EXTRACT PROVIDED below:

Skip to content

Task runners

Task runners are responsible for running Prefect tasks. Each flow has a task runner associated with it. The task runner is started at the beginning of a flow run and shutdown at the end.

Depending on the task runner you use, the tasks within your flow can run sequentially, concurrently, or in parallel. The default task runner is the ConcurrentTaskRunner, which will run your tasks concurrently.

Prefect currently provides the following task runners:

Using a task runner

While all flows require a task runner to execute tasks, you do not need to specify a task runner unless your tasks require specific execution. If you do not specify a task runner, Prefect uses the default ConcurrentTaskRunner.

To configure your flow to use a specific task runner, import task runners from prefect.task_runners and assign them when the flow is defined.

from prefect import flow
from prefect.task_runners import SequentialTaskRunner

@flow(task_runner=SequentialTaskRunner())
def my_flow():
    pass

If you specify an uninitialized task runner class, a task runner instance of that type is created with the default settings. You can also pass additional configuration parameters for task runners that accept parameters, such as DaskTaskRunner and RayTaskRunner.

End of EXTRACT PROVIDED.
SOURCE MATERIAL below:

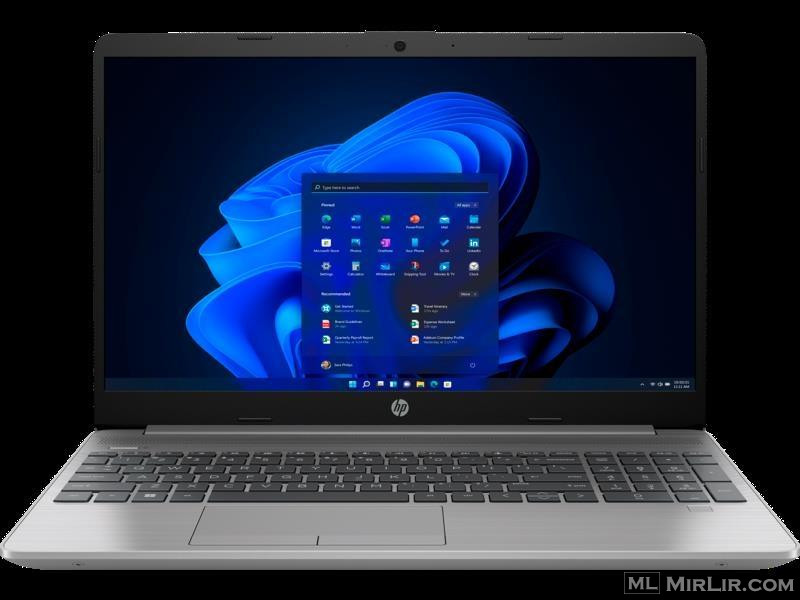 HP 250 G9  i5G12/16/500SSD/FHD  (NEW)   R&R COMPUTER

End of SOURCE MATERIAL.

■ **BRIEF 1**
Using the text on Prefect task runners, decide whether each statement agrees with it: (a) the default task runner runs tasks one after another; (b) a task runner is started when a flow run begins; (c) every flow must name a task runner explicitly. Answer yes or no for each, quoting the deciding words of the text.
■ **BRIEF 2**
List every task runner class named in the text on Prefect task runners.
■ **BRIEF 3**
Carry on the text on Prefect task runners, picking up after its final sentence.

■ **WRITTEN RESPONSE 1**
(a) No: "The default task runner is the ConcurrentTaskRunner, which will run your tasks concurrently."
(b) Yes: "The task runner is started at the beginning of a flow run and shutdown at the end."
(c) No: "you do not need to specify a task runner unless your tasks require specific execution."

■ **WRITTEN RESPONSE 2**
ConcurrentTaskRunner, SequentialTaskRunner, DaskTaskRunner, RayTaskRunner

■ **WRITTEN RESPONSE 3**
Running tasks on Dask

The DaskTaskRunner is a parallel task runner that submits tasks to the dask.distributed scheduler. By default, a temporary Dask cluster is created for the duration of the flow run. If you already have a Dask cluster running, either local or cloud hosted, you can provide the connection URL via the address kwarg.

To configure your flow to use the DaskTaskRunner, import it from prefect.task_runners and assign it as the task runner when the flow is defined.

from prefect import flow
from prefect.task_runner import DaskTaskRunner

@flow(task_runner=DaskTaskRunner(address="http://my-dask-cluster"))
def my_flow():
    pass

DaskTaskRunner accepts the following optional parameters:

Parameter Description
address Address of a currently running Dask scheduler.
cluster_class The cluster class to use when creating a temporary Dask cluster. It can be either the full class name (for example, "distributed.LocalCluster"), or the class itself.
cluster_kwargs Additional kwargs to pass to the cluster_class when creating a temporary Dask cluster.
adapt_kwargs Additional kwargs to pass to cluster.adapt when creating a temporary Dask cluster. Note that adaptive scaling is only enabled if adapt_kwargs are provided.
client_kwargs Additional kwargs to use when creating a dask.distributed.Client.

Multiprocessing safety

Note that, because the DaskTaskRunner uses multiprocessing, calls to flows in scripts must be guarded with if __name__ == "__main__": or you will encounter warnings and errors.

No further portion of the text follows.